# tuta/tutina in spagnolo



## argentina84

Ciao! Ho una domanda. Come si dice *"tuta"/ "tuttina"* in spagnolo?

Grazie!


----------



## traduttrice

_*Jogging *_/* equipo */* conjunto*. ¿A qué te referís exactamente?


----------



## Silvia10975

Argentina, ricordati di fornire il contesto. In questo modo non si sa se hai scritto male la parola *tuta* e volevi scrivere *tutta*, oppure hai scritto male (come suppongo) la parola *tuttina* e volevi scrivere *tutina*!
Il contesto è sempre fondamentale se vuoi ottenere risposte esaustive.
Silvia


----------



## hosec

¿La _tuta_ no es el chándal de un deportista o el mono de un mecánico?


----------



## sabrinita85

hosec said:


> ¿La _tuta_ no es el chándal de un deportista o el mono de un mecánico?


Eso, sí!


----------



## argentina84

s10975 said:


> Argentina, ricordati di fornire il contesto. In questo modo non si sa se hai scritto male la parola *tuta* e volevi scrivere *tutta*, oppure hai scritto male (come suppongo) la parola *tuttina* e volevi scrivere *tutina*!
> Il contesto è sempre fondamentale se vuoi ottenere risposte esaustive.
> Silvia


 
¡ Perdón! El contexto es vocabulario relacionado con la ropa (l'abbigliamento)

Grazie!


----------



## Silvia10975

Jeje, muy bien, entonces tuta/tutina 
Silvia


----------



## traduttrice

La _tuta_ la usa un deportista (jogging + campera deportiva) o bien un mecánico como bien dijeron, ese uniforme que se introduce desde abajo hacia arriba y generalmente tiene un cierre en la parte anterior.


----------



## cacarulo

traduttrice said:


> un mecánico como bien dijeron, ese uniforme que se introduce desde abajo hacia arriba y generalmente tiene un cierre en la parte anterior.


Un mameluco.


----------



## Neuromante

Un mono de mecánico.

Mameluco solo lo he oído como tipo de soldado árabe (Creo que es eso, su asepción original) o como el nombre de una murga de carnaval.


----------



## cacarulo

Neuromante said:


> Un mono de mecánico.

#### EJERCICIOS
a – Traduce al español la siguiente oración del hilo sobre la palabra «tuta»: «Il contesto è sempre fondamentale se vuoi ottenere risposte esaustive.»
b – Indica si cada afirmación concuerda con el hilo sobre la palabra «tuta», respondiendo sí o no y citando textualmente las palabras que lo deciden: (i) cacarulo propone «mameluco» para el uniforme del mecánico; (ii) argentina84 aclara que el contexto es el vocabulario de la comida; (iii) Neuromante dice haber oído «mameluco» como nombre de una murga de carnaval.
c – Continúa el hilo del foro sobre la palabra «tuta» a partir del punto en que termina.

#### MATERIAL MOSTRADO
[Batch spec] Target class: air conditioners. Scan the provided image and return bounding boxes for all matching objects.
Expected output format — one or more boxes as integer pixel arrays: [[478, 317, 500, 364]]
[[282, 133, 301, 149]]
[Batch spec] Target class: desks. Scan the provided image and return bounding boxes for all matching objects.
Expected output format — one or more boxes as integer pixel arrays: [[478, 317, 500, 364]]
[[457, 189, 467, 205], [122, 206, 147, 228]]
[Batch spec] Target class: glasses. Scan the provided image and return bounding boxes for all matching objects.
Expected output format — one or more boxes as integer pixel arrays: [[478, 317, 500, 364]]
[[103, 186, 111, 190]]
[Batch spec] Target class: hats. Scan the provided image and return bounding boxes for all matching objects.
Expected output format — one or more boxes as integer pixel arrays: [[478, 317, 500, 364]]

#### RESPUESTAS
a – El contexto siempre es fundamental si quieres obtener respuestas exhaustivas.

b –
(i) Sí: «Un mameluco.»
(ii) No: «El contexto es vocabulario relacionado con la ropa (l'abbigliamento)».
(iii) Sí: «o como el nombre de una murga de carnaval».

c –
> 
> Mameluco solo lo he oído como tipo de soldado árabe (Creo que es eso, su asepción original) o como el nombre de una murga de carnaval.


 
Depende del país. Acá, en la Argentina, nadie conoce la palabra chándal, por ejemplo; y tampoco mono con este sentido.


----------



## gatogab

Tutina podria ser el pijamita de los bebes, llamado "oso", en Chile.
Por lo menos, asi me parece.

http://www.tentazionishop.it/index.php?cPath=32_48



cacarulo said:


> Depende del país. Acá, en la Argentina, nadie conoce la palabra chándal, por ejemplo; y tampoco mono con este sentido.


 
En Chile:
El mameluco azul del mecanico.
El overol que me tenia que poner en el colegio sobre los pantalones y camisa. Precisamente "over all".

gatogab


----------



## karunavera

Pienso que es preciso hacer una distincion. Tutina, por lo menos por estos lares, es siempre una prenda de niños y nunca otra cosa. La tuta, en cambio, puede ser, la prenda que se usa para hacer footing, jogging,gimnasia o puede ser esa prenda que se ponen los obreros en la fabrica, los mecanicos,ecc.


----------



## gatogab

Se suele decir aca en Italia, "sono in tuta", por decir "estoy en pijama.

gatogab


----------



## karunavera

gatogab said:


> Se suele decir aca en Italia, "sono in tuta", por decir "estoy en pijama.
> 
> gatogab


 
Aquì no, si llevo pijama digo que sto in pigiama y si llevo tuta digo que sono in tuta!


----------



## gatogab

karunavera said:


> Aquì no, si llevo pijama digo que sto in pigiama y si llevo tuta digo que sono in tuta!


 

si, pero.......http://www.tentazionishop.it/product_info.php?products_id=55


----------



## karunavera

Perdona, te puedo parecer engreida pero lo que me mostraste es un_ pijama *que se parece a* una tuta, *ma sempre pigiama resta*._ Son dos cosas distintas.
Mi perdoni la presunzione?
Saluti dalla fin troppo calda Napoli!!


----------



## gatogab

karunavera said:


> Perdona, te puedo parecer engreida pero lo que me mostraste es un_ pijama *que se parece a* una tuta, *ma sempre pigiama resta*._ Son dos cosas distintas.
> Mi perdoni la presunzione?
> Saluti dalla fin troppo calda Napoli!!


 
Ciò di "engreida" è un vissuto tuo, perche quà nel Salento sei arrivata con stile e garbo.
Cocciutto come sono, resto del mio parere. Sarà perche in questa Litoranea Salentina ci esprimiamo diversamente, Chi lo sà.
Saluti dalla primaverile Salento.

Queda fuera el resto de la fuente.